I’ve read How to: Create a WSFederationHttpBinding on MSDN, but it didn’t help.
You can use this URL for WSDL https://slc.centershift.com/Sandbox40/StoreService.svc?singleWsdl. This WSDL has all definitions.
You have to use 1.2 because this webservice works with SOAP 1.2 version. I tried it with 1.1 and 1.2 and both of them gived error. 1.1 is version error, 1.2 is timeout error. I think there is an error at this test server. I used it with svcutil to generate code but it gived error too. Normaly it should get information and generate the code example to call service.
Normally you can add authenticate parameters with SoapHeader or directly add to options in SoapClient consruct (if service authentication is basic authentication). I write below code according to your screenshot. But it gives timeout after long wait.

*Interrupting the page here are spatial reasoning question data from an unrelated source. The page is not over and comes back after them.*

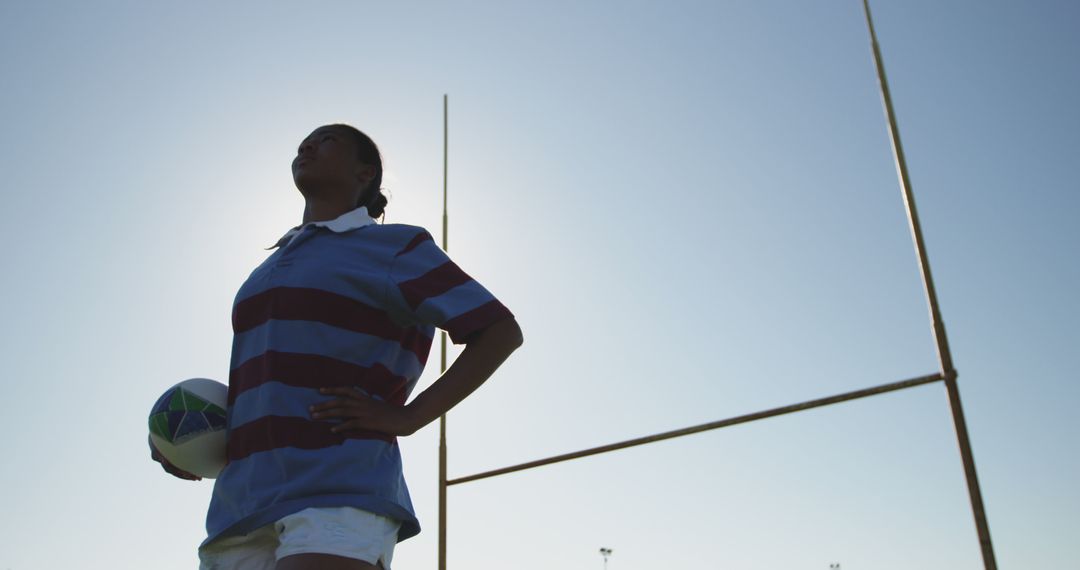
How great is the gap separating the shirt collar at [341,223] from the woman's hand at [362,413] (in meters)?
0.39

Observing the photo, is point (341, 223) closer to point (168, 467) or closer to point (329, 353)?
point (329, 353)

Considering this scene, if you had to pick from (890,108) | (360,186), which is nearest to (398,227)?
(360,186)

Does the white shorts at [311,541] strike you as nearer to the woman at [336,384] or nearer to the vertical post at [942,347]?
the woman at [336,384]

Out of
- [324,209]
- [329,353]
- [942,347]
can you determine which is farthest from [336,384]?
[942,347]

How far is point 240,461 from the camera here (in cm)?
146

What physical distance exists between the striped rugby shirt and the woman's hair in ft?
1.13

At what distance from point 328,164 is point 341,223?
0.84 ft

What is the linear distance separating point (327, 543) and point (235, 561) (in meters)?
0.28

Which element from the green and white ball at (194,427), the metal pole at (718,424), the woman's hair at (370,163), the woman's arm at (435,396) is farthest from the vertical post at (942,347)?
the green and white ball at (194,427)

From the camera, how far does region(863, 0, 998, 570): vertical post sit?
2141 mm

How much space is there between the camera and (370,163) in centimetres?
198

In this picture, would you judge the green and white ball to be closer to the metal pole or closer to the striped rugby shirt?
the striped rugby shirt

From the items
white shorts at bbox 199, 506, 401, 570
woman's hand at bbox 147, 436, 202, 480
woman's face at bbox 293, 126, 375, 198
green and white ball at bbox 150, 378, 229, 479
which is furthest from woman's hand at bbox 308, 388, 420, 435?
woman's face at bbox 293, 126, 375, 198

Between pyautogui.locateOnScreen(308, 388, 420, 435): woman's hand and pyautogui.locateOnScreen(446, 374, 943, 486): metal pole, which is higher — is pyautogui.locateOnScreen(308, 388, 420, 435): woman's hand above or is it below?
below
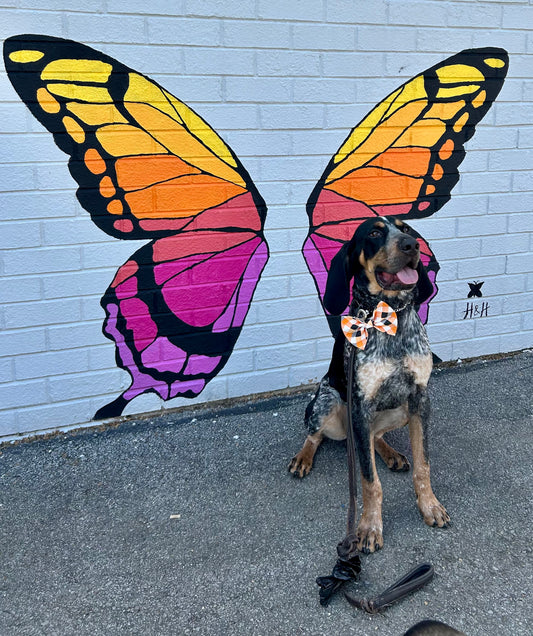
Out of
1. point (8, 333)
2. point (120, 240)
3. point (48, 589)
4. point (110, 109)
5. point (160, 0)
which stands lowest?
point (48, 589)

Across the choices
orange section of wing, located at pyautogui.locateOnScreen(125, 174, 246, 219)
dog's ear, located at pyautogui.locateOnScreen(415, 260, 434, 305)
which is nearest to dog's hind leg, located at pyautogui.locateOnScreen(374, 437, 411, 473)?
dog's ear, located at pyautogui.locateOnScreen(415, 260, 434, 305)

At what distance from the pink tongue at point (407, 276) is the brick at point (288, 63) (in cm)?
189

$wsdl = "https://slc.centershift.com/sandbox40/StoreService.svc?wsdl";
$client = new SoapClient($wsdl,array('trace' => 1,'soap_version' => SOAP_1_2));
$security = array(
'UserName' => array(
'UserName'=>'TestUser',
'Password'=>'TestPassword',
'SupportInteractive'=>false
)
);
$header = new SoapHeader('ChannelFactory','Credentials',$security, false);
$client->__setSoapHeaders($header);
$params = array();
$params['SiteID'] = 100000000;
$params['Channel'] = 999;
try {
$ret = $client->GetSiteUnitData($params);
print_r($ret);
}catch(Exception $e){
echo $e->getMessage();
}
__getFunctions works, because it prints functions defined in WSDL. There is no problem with getting WSDL information at first call. But real problem is communication. PHP gets WSDL, generates required SOAP request then sends to server, but server is not responding correctly. SOAP server always gives a response even if parameters or request body are not correct.
You should communicate with service provider, I think they can give clear answer to your questions.
Having worked with consuming .NET WS from PHP before I believe you would need to create objects from classes in PHP that matches the names that .NET is expecting. The WSDL should tell you the types it is expecting. I hope this assist with your path forward!
If the SOAP call works from a C# application, you could use Wireshark (with the filter ip.dst == 204.246.130.80) to view the actual request being made and then construct a similar request from php.
Check this answer to see how you can do a custom SOAP call.
There's also the option of doing raw curl requests, since it might be easier to build your xml body, but then you would have to parse the response yourself with simplexml.